- **Supplied passage**
▼

Dr. Robert Jon Pensack

Robert Jon Pensack, MD
Dr. Robert Pensack is a physician, psychiatrist, former general practitioner, and emergency room doctor, as well as a long-term survivor of a cardiac transplant. He authored a critically acclaimed memoir entitled Raising Lazarus, which was originally published by Putnam in 1994 and now has been republished under the auspices of Author's Guild Backinprint.com Editions by iUniverse Press as an Editor’s Choice book. Raising Lazarus makes an excellent companion to the book Tuesday's with Morrie, both sharing the same powerful spritual and existential message of hope.

"Extraordinary... A doctor's memoir of his struggle against his own illness...An intimate account of the remarkable medical advances of the last few decades from [a] unique point of view."
--New York Times Book Review

Download a sample chapter of Raising Lazarus.

His story is one of a nearly life-long struggle with a mortal illness, Hypertrophic Cardiomyopathy, HCM (formerly known as Idiopathic Hypertrophic Subaortic Stenosis or IHSS). Dr. Pensack shares the story of his family’s battle with a genetic illness that caused his mother’s death in 1955, when he and his brother Richard were 4 and 7 years of age. She was 31 at the time of her death. He and his brother went on to become chronic research heart patients as adolescents at The National Institutes of Health in Bethesda, Maryland. They both endured a litany of surgeries and cardiac arrests, i.e. multiple near death experiences. Ultimately, both he and his brother Richard received life saving heart transplants 13 and 15 years ago respectively. Their story also chronicles an epic of progress in the field of organ transplantation which dawned in 1962 at almost the same time their medical diagnosis was made, and reached full bloom in time to save them 30 years later. Remarkably and coincidently, Dr. Pensack played a vital role in that evolution by helping to produce one of the anti-rejection drugs with which he himself was treated at the time of his greatest need twenty years later. His older brother Richard, who underwent heart transplantation 2 years prior to him, is still alive, but he had to undergo a miraculous double transplant (liver and kidney) in August, 2004, in San Francisco, from which he is still recovering. His liver and kidney failure were caused by long-term complications from a previous open heart surgery and from his heart transplant.

Dr. Pensack often lectures on the role medical research has played in keeping his hope alive while he was forced to address the existential and philosophical questions surrounding his own mortality. In Raising Lazarus, he shares his journey of the mind, of the spirit, and of the emotions in dealing with the stark reality of the fragility of human life.

▲

- **Information**
▼

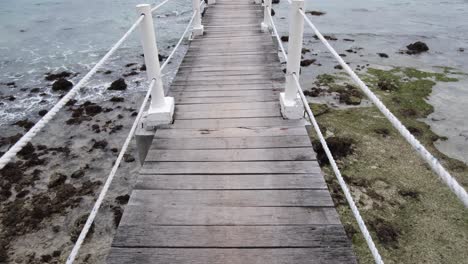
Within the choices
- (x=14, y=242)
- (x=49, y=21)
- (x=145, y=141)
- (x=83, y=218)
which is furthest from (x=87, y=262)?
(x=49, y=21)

▲
▼

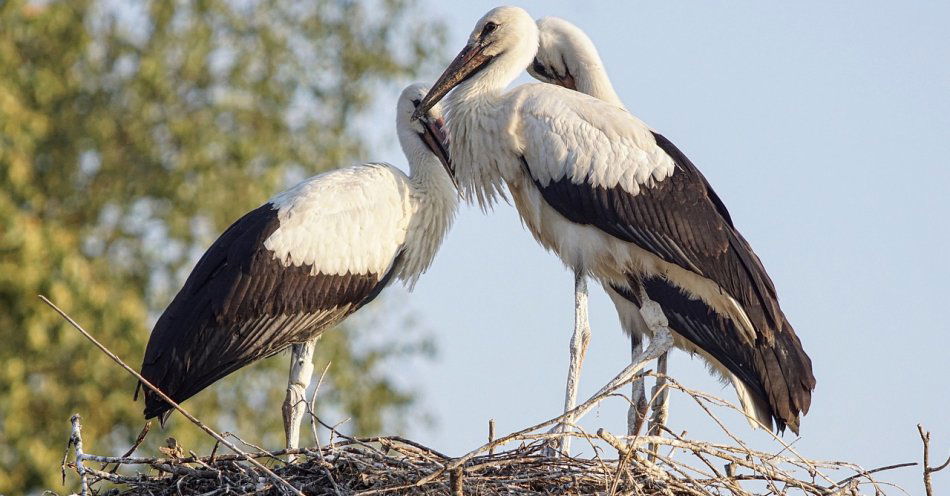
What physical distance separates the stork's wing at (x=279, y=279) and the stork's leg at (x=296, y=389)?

▲
▼

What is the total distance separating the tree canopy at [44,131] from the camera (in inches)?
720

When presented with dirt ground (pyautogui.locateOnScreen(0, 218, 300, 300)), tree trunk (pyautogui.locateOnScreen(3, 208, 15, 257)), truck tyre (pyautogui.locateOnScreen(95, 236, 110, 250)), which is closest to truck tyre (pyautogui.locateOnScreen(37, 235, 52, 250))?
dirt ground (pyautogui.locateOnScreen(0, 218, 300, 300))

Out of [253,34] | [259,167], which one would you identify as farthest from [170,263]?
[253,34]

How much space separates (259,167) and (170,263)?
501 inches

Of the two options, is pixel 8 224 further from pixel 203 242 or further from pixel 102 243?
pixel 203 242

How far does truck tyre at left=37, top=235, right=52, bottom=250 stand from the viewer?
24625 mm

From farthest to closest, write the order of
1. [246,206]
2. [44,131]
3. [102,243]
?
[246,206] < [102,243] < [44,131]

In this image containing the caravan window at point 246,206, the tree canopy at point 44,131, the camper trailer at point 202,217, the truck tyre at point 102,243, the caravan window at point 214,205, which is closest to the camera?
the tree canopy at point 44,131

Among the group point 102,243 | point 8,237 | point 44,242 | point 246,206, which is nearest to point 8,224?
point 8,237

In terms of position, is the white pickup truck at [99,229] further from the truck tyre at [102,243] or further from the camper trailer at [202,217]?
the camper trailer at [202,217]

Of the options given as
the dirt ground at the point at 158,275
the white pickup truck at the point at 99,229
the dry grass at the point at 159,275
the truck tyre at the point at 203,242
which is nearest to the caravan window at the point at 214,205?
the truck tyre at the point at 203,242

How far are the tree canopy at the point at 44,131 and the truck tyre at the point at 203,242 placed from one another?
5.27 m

▲

- **Directions for this task**
Transcribe the Robert Pensack profile word for word, everything from "Dr. Robert Jon" down to "message of hope.".

- **Result of the task**
Dr. Robert Jon Pensack

Robert Jon Pensack, MD
Dr. Robert Pensack is a physician, psychiatrist, former general practitioner, and emergency room doctor, as well as a long-term survivor of a cardiac transplant. He authored a critically acclaimed memoir entitled Raising Lazarus, which was originally published by Putnam in 1994 and now has been republished under the auspices of Author's Guild Backinprint.com Editions by iUniverse Press as an Editor’s Choice book. Raising Lazarus makes an excellent companion to the book Tuesday's with Morrie, both sharing the same powerful spritual and existential message of hope.